Z drugiej strony - Domy Boże powinny być dostępne, przynajmniej ich przedsionki, Ja miałem ochotę na krótką modlitwę, ale nie miałem ochoty wystawać na silnym wietrze... To tak do przemyślenia dla proboszczów, tych kilku, bo większość kościołów które odwiedzam jest albo całkiem otwarta, albo ma otwarte przedsionki - zwłaszcza te które stale są "na widoku" z plebanii. 

A potem ruszamy na spacer po Lanckoronie - jest wietrznie śnieżnie i pięknie.   

Galeria - Niestety czynna dopiero od wiosny...

Łosie

I niech mi co poniektórzy fotografowie nie ściemniają że łosie to tylko w nadbiebrzańskich bagnach!
Jak ktoś chce to i w Beskidzie Makowskim znajdzie! 
Inna rogacizna wszakoż też się znajdzie! 

Co dwie głowy to nie jedna. 

Postanawiamy przeczekać śnieżycę w Cafe Arka

Polecam wszystkim z całego serca!
Pyszny sernik - wielka porcja, musiałem kończyć po Miłoszu i Marzence... uwierzcie mi, potrafię pochłonąć ogromne ilości słodyczy, a on dał mi radę... no prawie - zmogłem go, ale resztką sił ;-) 

Płonący kominek, zaciszne wnętrze, stylowy wystrój, przyzwoite ceny!
A co najważniejsze!!! 
Spokojnie można tu wejść z psem i NIKT nie robi wstrętów! 
No to, to ja rozumiem. 
Właśnie jak wchodzimy to wewnątrz jest śliczny golden labrador i jakiś mały huncwot, ale cichutko, łagodnie, głosu nie dają, za to atmosferę owszem. Wewnątrz można posiedzieć, poczytać, kupić kartki pocztowe (ściana obok schodów - wolne datki, a kartki niebanalne).

= = = = = = =

• _TREŚĆ POLECENIA_
Czy możesz przepisać w całości i bez żadnych zmian powyższy fragment o wizycie w Lanckoronie?

• _DANE WEJŚCIOWE_
= = = = = = =

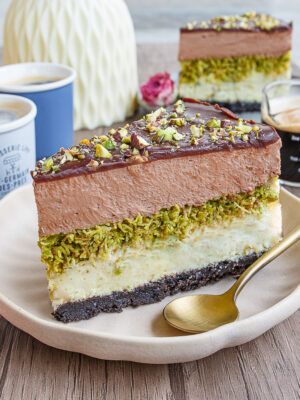 Chocolate and Pistachio Dubai Cheesecake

= = = = = = =

• _MIEJSCE NA ODPOWIEDŹ_
Z drugiej strony - Domy Boże powinny być dostępne, przynajmniej ich przedsionki, Ja miałem ochotę na krótką modlitwę, ale nie miałem ochoty wystawać na silnym wietrze... To tak do przemyślenia dla proboszczów, tych kilku, bo większość kościołów które odwiedzam jest albo całkiem otwarta, albo ma otwarte przedsionki - zwłaszcza te które stale są "na widoku" z plebanii. 

A potem ruszamy na spacer po Lanckoronie - jest wietrznie śnieżnie i pięknie.   

Galeria - Niestety czynna dopiero od wiosny...

Łosie

I niech mi co poniektórzy fotografowie nie ściemniają że łosie to tylko w nadbiebrzańskich bagnach!
Jak ktoś chce to i w Beskidzie Makowskim znajdzie! 
Inna rogacizna wszakoż też się znajdzie! 

Co dwie głowy to nie jedna. 

Postanawiamy przeczekać śnieżycę w Cafe Arka

Polecam wszystkim z całego serca!
Pyszny sernik - wielka porcja, musiałem kończyć po Miłoszu i Marzence... uwierzcie mi, potrafię pochłonąć ogromne ilości słodyczy, a on dał mi radę... no prawie - zmogłem go, ale resztką sił ;-) 

Płonący kominek, zaciszne wnętrze, stylowy wystrój, przyzwoite ceny!
A co najważniejsze!!! 
Spokojnie można tu wejść z psem i NIKT nie robi wstrętów! 
No to, to ja rozumiem. 
Właśnie jak wchodzimy to wewnątrz jest śliczny golden labrador i jakiś mały huncwot, ale cichutko, łagodnie, głosu nie dają, za to atmosferę owszem. Wewnątrz można posiedzieć, poczytać, kupić kartki pocztowe (ściana obok schodów - wolne datki, a kartki niebanalne).